Poluição visual pode afastar consumidores da sua loja virtual

  1. Poluição visual pode afastar consumidores da sua loja virtual




Quem nunca entrou em um site e o deixou imediatamente devido à desorganização ou excesso de informação e publicidade? Mesmo que você ofereça um bom serviço e disponha de uma variedade interessante de produtos, a poluição visual pode fazer com que um cliente em potencial entre nas sua loja online e nunca mais volte.

Poluição visual atrapalha venda

Em seu livro O Paradoxo da Escolha: Por que mais é menos, o psicólogo e escritor norte americano Barry Schwartz aborda um pouco do tema e comprova como informação demais pode gerar paralisia.
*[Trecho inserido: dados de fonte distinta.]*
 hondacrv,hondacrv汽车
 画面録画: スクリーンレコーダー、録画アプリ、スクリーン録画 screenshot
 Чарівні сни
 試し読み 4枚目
Isso pode ser percebido, facilmente, em diversas relações de consumo, conforme exemplifica o cofundador e CEO da EZ Commerce, Henrique Mengue.
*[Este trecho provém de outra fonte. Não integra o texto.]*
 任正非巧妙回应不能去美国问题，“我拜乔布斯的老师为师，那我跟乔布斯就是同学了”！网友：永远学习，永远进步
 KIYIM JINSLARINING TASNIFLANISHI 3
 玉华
“Isso acontece quando você entra em uma loja de calças e existem mais de 100 modelos, por exemplo. Você fica confuso, não sabe o que olhar ou provar, e acaba desistindo da compra. O mesmo acontece no e-commerce. Se o site possuir tanta informação que confunda o usuário, o mesmo terá grande tendência a desistir”, completa.

Para que uma loja virtual seja acessível e usual, ela precisa de uma interface que ajude o consumidor no processo de compra, e não que atrapalhe. No e-commerce, deve-se deixar o usuário confortável e a informação deve ser clean na medida certa.
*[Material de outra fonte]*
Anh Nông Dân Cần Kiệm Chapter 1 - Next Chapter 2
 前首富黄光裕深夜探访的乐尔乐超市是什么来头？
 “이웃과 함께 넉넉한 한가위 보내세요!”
Em estudos de usabilidade, feitos pela EZ Commerce, notou-se que o que dá mais resultado é deixar o usuário no comando, ou seja, ele deve ter clareza onde está, de onde veio e para onde pode ir, com destaque maior em poucas informações, como títulos, imagens e descrições.

Arquitetura de camadas acaba poluição visual

Como se viu, evitar a poluição visual é importante, mas como fazê-lo com tanto conteúdo disponível? Para Mengue, o ideal é pensar em uma arquitetura de camadas, com hierarquias. Em uma primeira camada, por exemplo, você deve priorizar os dados básicos, como nome, categoria, marca, preço, fotos do produto e botão para comprar.

Assim, de acordo com o especialista, ao bater o olho, o consumidor deve entender o que se trata, quanto custa e como comprar. “Posteriormente, em uma segunda camada, devem existir dados complementares, como descrições longas, informações técnicas e recomendações de produtos para comprar junto” acrescente.

Por fim, em uma terceira camada, pode-se ter reviews de outros usuários, produtos similares, etc. A hierarquia deve levar em consideração o tamanho da informação, a posição na página (os dados mais importantes devem ir no topo), os destaques de cores e iconografia.